German citizenship in the occupied countries as well
as in the Reich came under his jurisdiction while he was Minister of
the Interior. Having created a racial register of persons of German
extraction, Frick conferred German citizenship on certain categories
of citizens of foreign countries. He is responsible for Germanisation
in Austria, Sudetenland, Memel, Danzig, Eastern Territories (West Prussia
and Posen), and in the territories of the Eupen, Malmedy, and Moresnot.
He forced on the citizens of these territories, German law, German courts,
German education, German police security, and compulsory military service.
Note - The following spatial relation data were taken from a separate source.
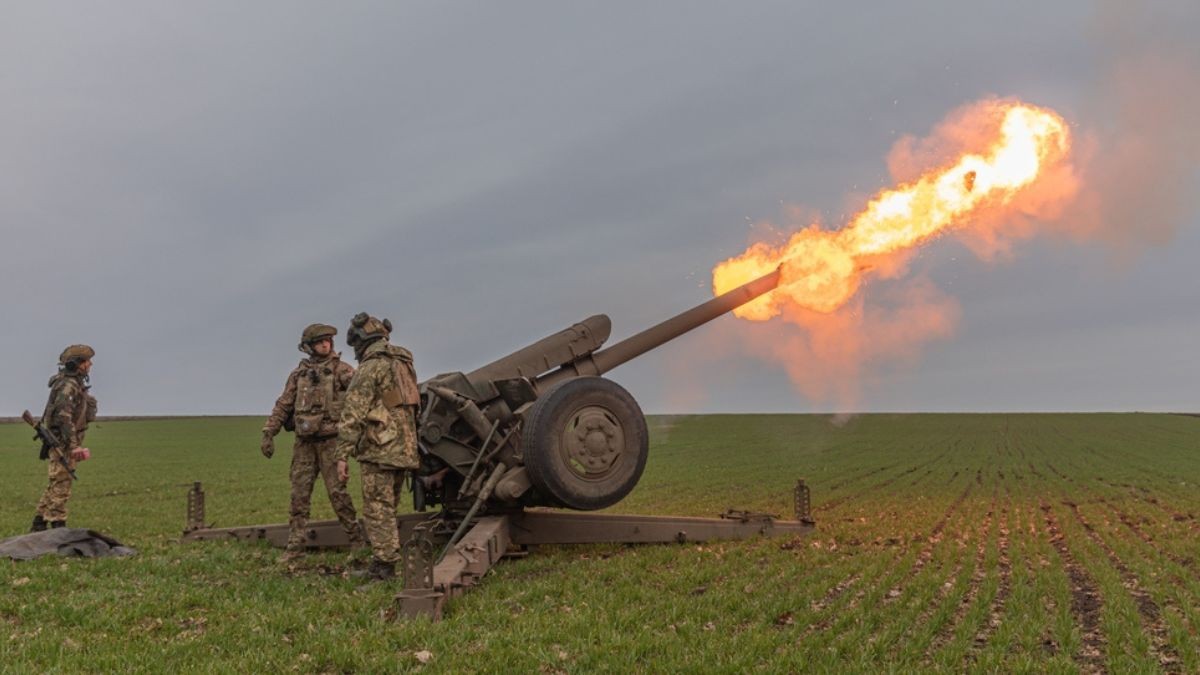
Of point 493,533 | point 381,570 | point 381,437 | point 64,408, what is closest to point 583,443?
point 493,533

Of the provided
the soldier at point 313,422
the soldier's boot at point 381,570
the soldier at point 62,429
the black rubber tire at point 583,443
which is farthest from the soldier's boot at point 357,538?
the soldier at point 62,429

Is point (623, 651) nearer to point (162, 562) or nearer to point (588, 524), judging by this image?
point (588, 524)

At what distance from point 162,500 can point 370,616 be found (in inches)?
601

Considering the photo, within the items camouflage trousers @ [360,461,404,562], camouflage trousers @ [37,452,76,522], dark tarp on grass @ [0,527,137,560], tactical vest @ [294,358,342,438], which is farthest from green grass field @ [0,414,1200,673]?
tactical vest @ [294,358,342,438]

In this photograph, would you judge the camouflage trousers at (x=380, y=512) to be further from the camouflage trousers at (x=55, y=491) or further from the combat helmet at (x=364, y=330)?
the camouflage trousers at (x=55, y=491)

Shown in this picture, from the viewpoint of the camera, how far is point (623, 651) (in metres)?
6.05

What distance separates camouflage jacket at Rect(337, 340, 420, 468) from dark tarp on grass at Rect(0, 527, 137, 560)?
12.6 feet

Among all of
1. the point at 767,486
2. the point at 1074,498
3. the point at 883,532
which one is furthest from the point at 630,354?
the point at 1074,498

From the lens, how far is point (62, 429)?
11680 mm

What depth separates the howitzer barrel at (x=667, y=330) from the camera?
11.3m

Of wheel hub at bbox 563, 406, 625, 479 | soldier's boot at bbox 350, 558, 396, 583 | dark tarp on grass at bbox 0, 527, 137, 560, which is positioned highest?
wheel hub at bbox 563, 406, 625, 479

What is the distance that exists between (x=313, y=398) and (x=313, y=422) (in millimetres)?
290

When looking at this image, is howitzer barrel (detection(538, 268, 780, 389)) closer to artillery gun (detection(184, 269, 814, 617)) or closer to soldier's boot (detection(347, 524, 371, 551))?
artillery gun (detection(184, 269, 814, 617))

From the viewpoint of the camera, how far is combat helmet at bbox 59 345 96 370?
38.8 feet
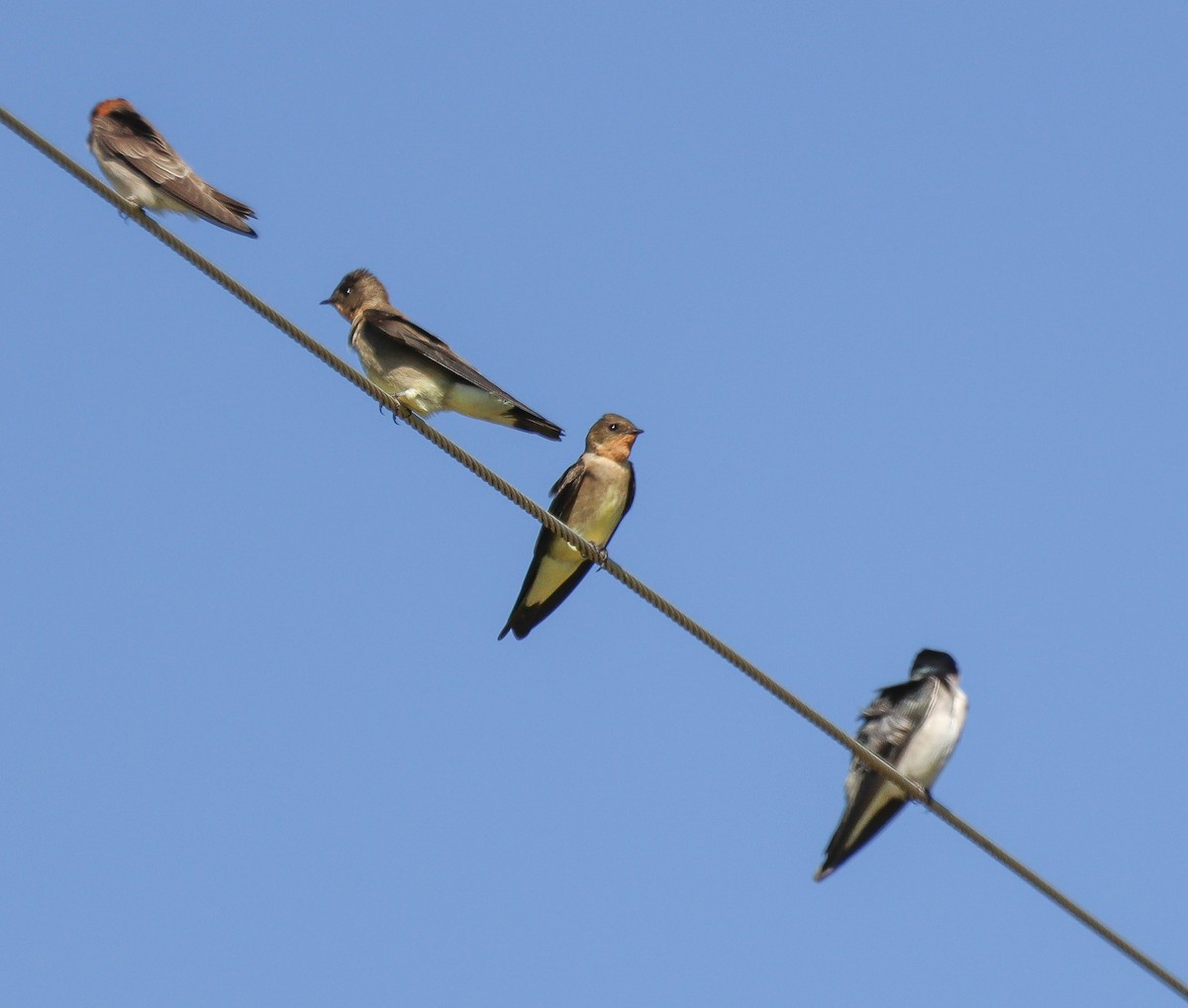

During the war nursing homes, hospitals, and asylums
in which euthanasia was practiced as described elsewhere in this Judgment,
came under Frick's jurisdiction. He had knowledge that insane, sick
and aged people, "useless eaters," were being systematically
put to death. Complaints of these murders reached him, but he did nothing
to stop them. A report of the Czechoslovak War Crimes Commission estimated
that 275,000 mentally deficient and aged people, for whose welfare he
was responsible, fell victim to it.
Conclusion
The Tribunal finds that Frick is not guilty on Count One. He is guilty on Counts Two, Three and Four.